Detailed demographics and risk profiles of the target population are provided in eTable 3 (Appendix 2). We grouped A1c into quartiles (<6.4%, 6.4–7.2%,7.3–8.2%, and >8.2%) with a mean of 5.9%, 6.8%,7.7%, and 9.9% for each corresponding quartile. We grouped SBP into quartiles (<122 mmHg, 122–132 mmHg, 133–144 mmHg, >144mmHg) with a mean of 114.1 mmHg, 128.2 mmHg, 139.1 mmHg, and 160.4 mmHg for each quartile respectively. We grouped LDL into quartiles (<73 mg/dl, 73–96 mg/dl, 97–122 mg/dl, >122 mg/dl) with a mean of 59 mg/dl, 84 mg/dl, 107 mg/dl, and 146.2 mg/dl for each quartile. BMI quartiles (<27 kg/m2, 27–31 kg/m2, 32–36 kg/m2, >36 kg/m2) had means of 24.3 kg/m2, 28.6 kg/m2, 33.0 kg/m2, and 41.4 kg/m2, respectively.

Figure 1 presents the cumulative mortality over time following the 51–55 age group. The solid line denotes the Kaplan–Meier curve for the observed cumulative mortality, serving as the benchmark for the calibration. The dashed line shows the predicted cumulative mortality generated from the un-calibrated BRAVO model. And the dotted line denotes the cumulative mortality predicted using the calibrated BRAVO model. The BRAVO diabetes model produced predictions with an average 5-year RB of 13.3% over the six age groups before the calibration. The average RB was reduced to 2.9% as a result of the calibration. Detailed measurements for model performance and interpretation were provided in eTable 2 (appendix 1).

Figure 1:

Figure 1:

Cumulative mortality over 30 years in individuals with type 2 diabetes at 51–55 years old.

Figure 2 presents gains in LE associated with improving biomarkers in people with T2D at a population level. For glucose control, reducing A1c from 9.9% (mean of 4th quartile) to 7.7% (mean of 3rd quartile) was associated with an average of 3.4 years gain in LE. However, a further reduction from 7.7% to 6.8% (mean of 2nd quartile) was associated with only an average of 0.5 years gain in LE, and from 6.8% to 5.9% (mean of 1st quartile) resulted in no benefit in prolonging LE (0.1 years shorter in LE). Compared to individuals with a BMI level of 41.4 kg/m2 (mean of 4th quartile), a lower BMI level of 24.3 kg/m2 (mean of 1st quartile), 28.6 kg/m2 (mean of 2nd quartile), and 33.0 kg/m2 (mean of 3rd quartile), were associated with an average of 3.9, 2.9, and 2.0 additional life-years, respectively. Compared to individuals with an SBP level of 160.4 mmHg (mean of 4th quartile), having a lower SBP level of 114.1 mmHg (mean of 1st quartile), 128.2 mmHg (mean of 2nd quartile), and 139.1 mmHg (mean of 3rd quartile) were associated with 1.9, 1.5, and 1.1 years gain in LE, respectively. A lower LDL level of 59 mg/dl (mean of 1st quartile), 84.0 mg/dl (mean of 2nd quartile), and 107.0 mg/dl (mean of 3rd quartile) was associated with an average of 0.9, 0.7, and 0.5 additional life-year, compared to individuals with LDL of 146.2 mg/dl (mean of 4th quartile) to, respectively. Due to the public health relevance, we also examined the benefit of smoking cessation, which ranged from 0.7 years for women aged 50–60 to 1.1 years for men aged 70–80 (efigure 1).

Figure 2.

Figure 2.

Gains in life-years associated with different levels of modifiable risk factors in individuals with type 2 diabetes.

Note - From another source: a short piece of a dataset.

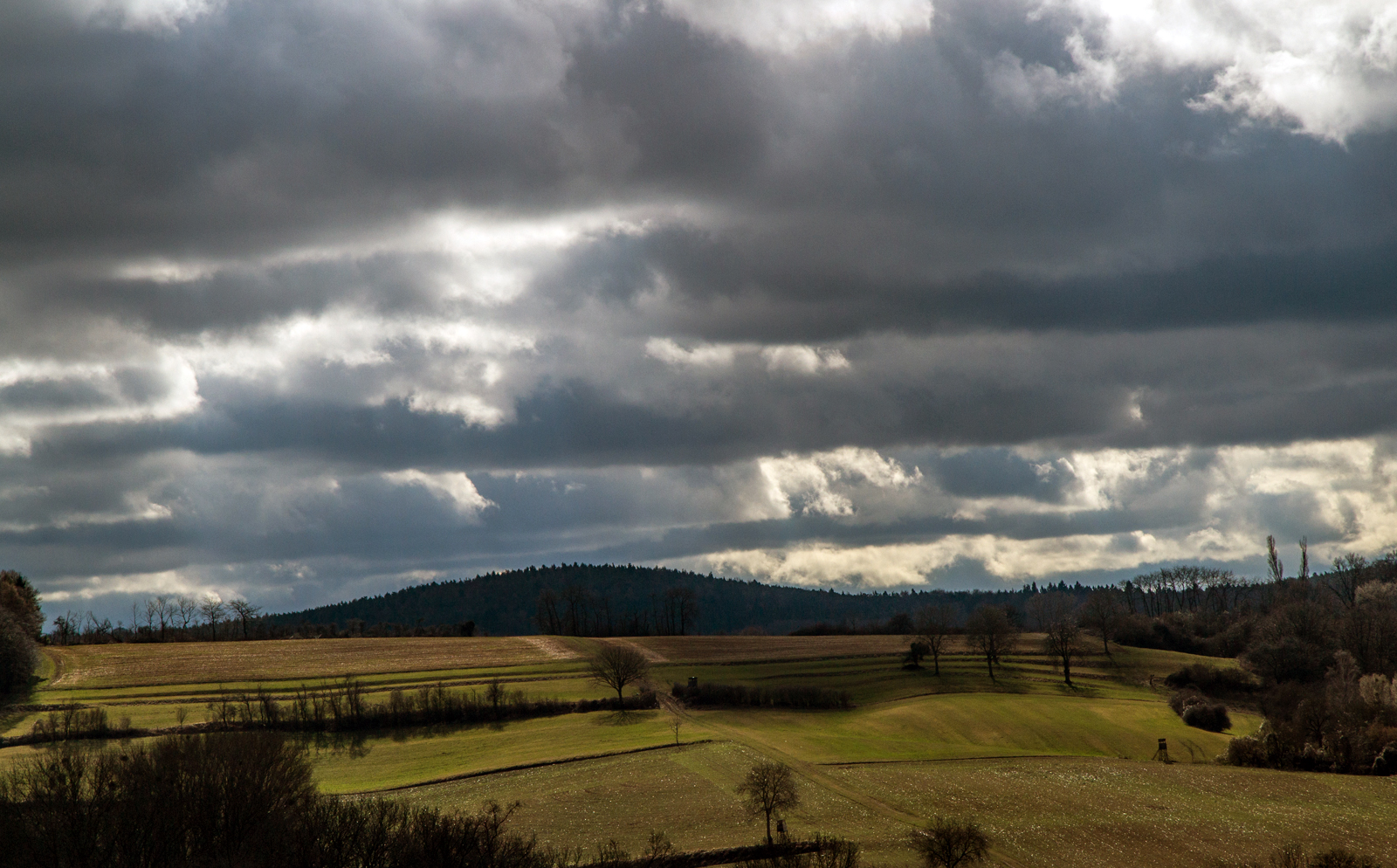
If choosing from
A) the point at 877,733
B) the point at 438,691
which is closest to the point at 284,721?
the point at 438,691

Note: the mean values of biomarkers for the 1st, 2nd, 3rd, and 4th quartile were as follows: A1c (5.9, 6.8, and 7.7 vs. 9.9%), SBP (114.1, 128.1, and 139.1 vs. 160.4 mmHg), LDL (58.9, 84, and 107 vs. 146 mg/dl), BMI (24.3, 28.6, and 33 vs. 41.4 kg/m2). BMI: body mass index; SBP: systolic blood pressure; LDL: low-density lipoprotein

Figure 3 presents a heat map illustrating the LEs of individuals with T2D by different ages, sex, and biomarker levels. Red denotes high mortality risk (low LE), and white denotes low mortality risk (high LE). Estimated LEs in the lowest (lower left) and highest (upper right) risk groups ranged from 30.1 to 18.2 years in women aged 50 to 60 years, 23.2 to 12.3 in women aged 60 to 70 years, and 14.9 to 6.8 in women aged 70 to 80 years. Among men with T2D, LEs ranged from 15.0 to 25.7 years in those aged 50 to 60, 9.6 to 18.3 in those 60 to 70, and 5.5 to 11.8 in those 70 to 80.

Fig 3.

Fig 3.

The estimated remaining life-year in men and women with type 2 diabetes and without cardiovascular diseases.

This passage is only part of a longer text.